As you can see here we can’t invert \(\begin{bmatrix} 3 && 6 \\ 6 && 12 \end{bmatrix}^{-1}\) since its determinant would be $0$ !

By plotting the cost function $J(\mathbf{w})$ we would obtain a sort of parabolic cylinder

whose minimum has infinite solutions (that we can find by gradient-based techniques), part of these solutions corresponds to the following predictor lines:

Lastly it is opportune to remember that our dataset needs to have a number of samples greater than the number of parameters to be learnt. Being $m$ the number of features of each sample and $n$ the number of samples in our dataset, we need to satisfy the constraint $n>m+1$. Let’s reason why through a simple example. Suppose that you have been asked to find the model that best explains a dataset made of $2$ samples $(n=2)$. Suppose that each sample is represented by $2$ features $(m=2)$ and that we need to predict a value $t$. In this scenario we are not satisfying the constraint since $2\not>2+1$. What are the consequences? Of course we will get a perfect fit! There are infinite planes $(w_0+w_1x_1+w_2x_2=0)$ which pass through two points!

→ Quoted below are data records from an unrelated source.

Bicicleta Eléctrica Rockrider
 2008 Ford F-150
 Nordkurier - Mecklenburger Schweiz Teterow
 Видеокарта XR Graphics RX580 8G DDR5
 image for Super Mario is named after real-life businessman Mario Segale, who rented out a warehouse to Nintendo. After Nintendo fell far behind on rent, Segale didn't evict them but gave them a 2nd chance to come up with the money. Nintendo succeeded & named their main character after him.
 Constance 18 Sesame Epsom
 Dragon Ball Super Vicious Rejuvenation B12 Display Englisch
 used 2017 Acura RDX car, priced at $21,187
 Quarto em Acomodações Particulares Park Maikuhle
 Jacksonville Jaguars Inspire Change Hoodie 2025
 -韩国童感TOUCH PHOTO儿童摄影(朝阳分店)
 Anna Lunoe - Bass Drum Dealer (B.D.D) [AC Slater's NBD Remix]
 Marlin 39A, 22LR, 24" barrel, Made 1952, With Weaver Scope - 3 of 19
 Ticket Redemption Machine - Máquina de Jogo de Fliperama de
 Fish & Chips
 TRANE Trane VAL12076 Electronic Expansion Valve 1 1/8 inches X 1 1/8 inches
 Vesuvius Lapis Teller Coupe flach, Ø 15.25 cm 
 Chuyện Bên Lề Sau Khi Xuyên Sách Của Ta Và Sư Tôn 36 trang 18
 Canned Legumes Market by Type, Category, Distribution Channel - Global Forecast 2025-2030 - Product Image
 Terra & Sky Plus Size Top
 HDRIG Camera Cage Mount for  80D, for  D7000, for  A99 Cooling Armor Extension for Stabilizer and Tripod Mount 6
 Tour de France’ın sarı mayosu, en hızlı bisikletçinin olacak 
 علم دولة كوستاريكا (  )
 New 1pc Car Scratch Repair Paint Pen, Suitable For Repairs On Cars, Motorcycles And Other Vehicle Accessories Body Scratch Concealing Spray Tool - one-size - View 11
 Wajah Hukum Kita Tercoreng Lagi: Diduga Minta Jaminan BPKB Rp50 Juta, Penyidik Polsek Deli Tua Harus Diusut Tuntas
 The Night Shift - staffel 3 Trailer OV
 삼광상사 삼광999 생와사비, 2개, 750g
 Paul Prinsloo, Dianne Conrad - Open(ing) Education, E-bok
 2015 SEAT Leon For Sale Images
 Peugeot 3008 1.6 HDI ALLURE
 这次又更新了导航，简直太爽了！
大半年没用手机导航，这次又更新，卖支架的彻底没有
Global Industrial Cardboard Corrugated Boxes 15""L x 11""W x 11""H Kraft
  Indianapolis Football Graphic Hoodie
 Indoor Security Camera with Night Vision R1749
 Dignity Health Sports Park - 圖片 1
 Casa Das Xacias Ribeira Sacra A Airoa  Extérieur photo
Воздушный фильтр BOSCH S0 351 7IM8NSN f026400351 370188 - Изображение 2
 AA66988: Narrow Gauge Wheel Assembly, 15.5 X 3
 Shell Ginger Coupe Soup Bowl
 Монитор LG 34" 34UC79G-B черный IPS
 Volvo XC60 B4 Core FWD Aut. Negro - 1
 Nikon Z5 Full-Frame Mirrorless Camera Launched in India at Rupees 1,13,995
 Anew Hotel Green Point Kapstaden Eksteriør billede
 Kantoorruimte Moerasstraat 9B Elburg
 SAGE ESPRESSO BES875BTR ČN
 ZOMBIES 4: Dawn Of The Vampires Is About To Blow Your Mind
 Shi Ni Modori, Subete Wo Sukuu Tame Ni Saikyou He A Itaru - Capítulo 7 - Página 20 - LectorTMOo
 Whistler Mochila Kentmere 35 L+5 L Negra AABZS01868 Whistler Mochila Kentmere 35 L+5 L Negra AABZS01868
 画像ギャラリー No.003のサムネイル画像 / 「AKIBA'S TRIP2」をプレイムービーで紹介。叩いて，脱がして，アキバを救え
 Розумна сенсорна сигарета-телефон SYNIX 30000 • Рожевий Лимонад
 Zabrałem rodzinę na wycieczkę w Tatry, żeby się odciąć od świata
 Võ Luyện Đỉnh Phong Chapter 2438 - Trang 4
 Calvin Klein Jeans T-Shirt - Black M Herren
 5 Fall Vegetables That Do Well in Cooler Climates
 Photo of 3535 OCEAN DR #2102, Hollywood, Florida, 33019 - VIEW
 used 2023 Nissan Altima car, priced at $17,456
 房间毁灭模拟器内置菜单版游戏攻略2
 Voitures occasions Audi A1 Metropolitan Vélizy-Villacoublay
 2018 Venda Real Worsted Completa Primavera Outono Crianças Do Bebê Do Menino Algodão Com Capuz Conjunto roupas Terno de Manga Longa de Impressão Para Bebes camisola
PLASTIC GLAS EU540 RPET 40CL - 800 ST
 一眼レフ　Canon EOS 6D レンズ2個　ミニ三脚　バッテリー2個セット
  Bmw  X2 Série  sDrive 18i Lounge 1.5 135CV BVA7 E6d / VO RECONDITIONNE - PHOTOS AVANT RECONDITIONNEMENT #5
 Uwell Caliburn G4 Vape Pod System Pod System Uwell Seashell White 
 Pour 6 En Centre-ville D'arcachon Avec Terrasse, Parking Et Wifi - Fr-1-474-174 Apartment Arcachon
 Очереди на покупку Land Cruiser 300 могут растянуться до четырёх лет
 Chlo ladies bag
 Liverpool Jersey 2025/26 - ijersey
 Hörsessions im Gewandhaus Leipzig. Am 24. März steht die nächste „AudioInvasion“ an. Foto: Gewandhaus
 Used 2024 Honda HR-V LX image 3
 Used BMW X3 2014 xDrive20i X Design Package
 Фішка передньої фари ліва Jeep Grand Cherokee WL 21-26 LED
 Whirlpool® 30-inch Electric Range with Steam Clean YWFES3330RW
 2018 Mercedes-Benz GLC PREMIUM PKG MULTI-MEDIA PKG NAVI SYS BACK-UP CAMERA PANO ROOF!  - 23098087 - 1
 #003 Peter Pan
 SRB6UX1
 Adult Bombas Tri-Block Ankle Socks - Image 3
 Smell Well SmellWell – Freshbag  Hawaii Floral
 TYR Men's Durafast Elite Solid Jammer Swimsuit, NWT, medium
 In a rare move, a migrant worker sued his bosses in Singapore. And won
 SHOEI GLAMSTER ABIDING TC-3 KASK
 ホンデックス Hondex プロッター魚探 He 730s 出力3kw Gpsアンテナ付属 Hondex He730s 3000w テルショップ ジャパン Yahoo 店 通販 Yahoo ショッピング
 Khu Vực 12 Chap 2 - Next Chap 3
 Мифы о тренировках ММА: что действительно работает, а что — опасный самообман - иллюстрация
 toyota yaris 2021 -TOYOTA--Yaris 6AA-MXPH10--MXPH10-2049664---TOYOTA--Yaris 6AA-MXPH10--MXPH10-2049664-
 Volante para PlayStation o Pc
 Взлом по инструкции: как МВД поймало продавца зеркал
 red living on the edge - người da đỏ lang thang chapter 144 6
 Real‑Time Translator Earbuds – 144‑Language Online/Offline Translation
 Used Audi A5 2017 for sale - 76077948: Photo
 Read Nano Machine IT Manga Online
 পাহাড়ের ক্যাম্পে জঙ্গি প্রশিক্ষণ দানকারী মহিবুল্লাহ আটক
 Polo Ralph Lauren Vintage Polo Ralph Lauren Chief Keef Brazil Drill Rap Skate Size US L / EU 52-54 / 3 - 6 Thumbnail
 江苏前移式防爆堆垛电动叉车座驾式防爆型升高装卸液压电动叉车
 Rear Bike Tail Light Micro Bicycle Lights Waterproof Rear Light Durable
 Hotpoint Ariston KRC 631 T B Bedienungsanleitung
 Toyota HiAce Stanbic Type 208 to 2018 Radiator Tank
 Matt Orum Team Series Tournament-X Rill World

We’ll find at least a model that passes through all the data, more specifically we’d find one solution in the $n=m+1$ case, and infinite solutions in the $n<m+1$ case. We have found a very bad family of models because they are an exact representation of the training data, which translates into a very obvious overfitting problem. Generally we want $n >{}> m$.